STATED PROBLEM: Count the lines in the rows below that contain the string "fill". Reply with the number alone.

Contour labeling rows
- - -
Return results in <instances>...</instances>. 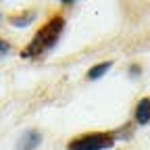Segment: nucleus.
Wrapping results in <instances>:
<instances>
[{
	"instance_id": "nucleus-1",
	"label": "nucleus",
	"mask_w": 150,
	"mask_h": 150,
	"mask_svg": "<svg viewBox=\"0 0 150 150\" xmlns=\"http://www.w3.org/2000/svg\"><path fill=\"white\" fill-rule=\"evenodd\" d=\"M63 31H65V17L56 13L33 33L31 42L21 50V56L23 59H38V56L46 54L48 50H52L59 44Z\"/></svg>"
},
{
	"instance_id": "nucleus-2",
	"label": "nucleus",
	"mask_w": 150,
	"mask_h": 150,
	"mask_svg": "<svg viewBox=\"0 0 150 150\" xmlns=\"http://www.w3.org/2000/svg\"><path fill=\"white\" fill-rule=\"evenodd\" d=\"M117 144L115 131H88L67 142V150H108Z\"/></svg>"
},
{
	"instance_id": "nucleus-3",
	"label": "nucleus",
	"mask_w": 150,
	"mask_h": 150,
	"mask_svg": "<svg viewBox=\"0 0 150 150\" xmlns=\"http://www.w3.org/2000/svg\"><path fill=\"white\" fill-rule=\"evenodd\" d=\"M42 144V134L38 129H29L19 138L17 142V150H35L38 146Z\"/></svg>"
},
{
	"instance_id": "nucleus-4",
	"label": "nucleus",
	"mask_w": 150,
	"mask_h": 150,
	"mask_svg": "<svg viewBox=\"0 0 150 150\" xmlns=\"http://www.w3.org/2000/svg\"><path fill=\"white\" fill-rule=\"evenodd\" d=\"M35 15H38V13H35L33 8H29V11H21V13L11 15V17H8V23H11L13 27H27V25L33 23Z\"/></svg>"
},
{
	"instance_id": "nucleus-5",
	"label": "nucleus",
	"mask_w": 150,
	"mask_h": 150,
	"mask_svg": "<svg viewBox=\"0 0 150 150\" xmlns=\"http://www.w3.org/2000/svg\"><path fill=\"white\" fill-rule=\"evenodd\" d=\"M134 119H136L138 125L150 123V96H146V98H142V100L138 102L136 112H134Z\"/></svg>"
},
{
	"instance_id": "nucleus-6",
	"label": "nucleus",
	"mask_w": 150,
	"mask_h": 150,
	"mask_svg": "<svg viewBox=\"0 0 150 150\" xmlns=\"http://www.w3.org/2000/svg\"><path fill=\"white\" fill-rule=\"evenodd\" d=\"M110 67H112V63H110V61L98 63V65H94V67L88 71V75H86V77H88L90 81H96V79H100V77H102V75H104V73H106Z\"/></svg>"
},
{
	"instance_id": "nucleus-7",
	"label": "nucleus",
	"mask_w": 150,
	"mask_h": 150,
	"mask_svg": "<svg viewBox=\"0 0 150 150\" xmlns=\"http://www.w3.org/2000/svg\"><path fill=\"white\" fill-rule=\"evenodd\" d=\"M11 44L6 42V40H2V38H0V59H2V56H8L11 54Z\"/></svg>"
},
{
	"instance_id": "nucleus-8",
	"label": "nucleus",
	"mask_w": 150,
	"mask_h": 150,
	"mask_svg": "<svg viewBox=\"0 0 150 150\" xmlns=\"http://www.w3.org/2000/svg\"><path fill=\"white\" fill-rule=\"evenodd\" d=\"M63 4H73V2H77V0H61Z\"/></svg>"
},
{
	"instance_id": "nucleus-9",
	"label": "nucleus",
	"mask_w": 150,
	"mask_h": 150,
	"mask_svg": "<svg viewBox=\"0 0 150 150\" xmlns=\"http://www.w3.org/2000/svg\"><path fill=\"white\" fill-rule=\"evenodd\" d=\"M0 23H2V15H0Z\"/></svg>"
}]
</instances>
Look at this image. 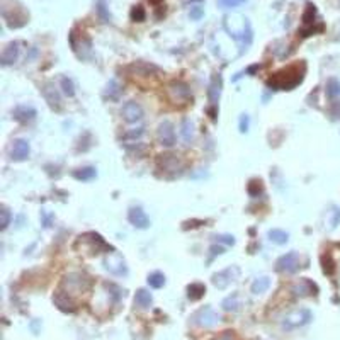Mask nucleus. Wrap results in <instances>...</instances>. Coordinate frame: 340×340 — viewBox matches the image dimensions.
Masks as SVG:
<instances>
- - -
EXERCISE SOLUTION: 9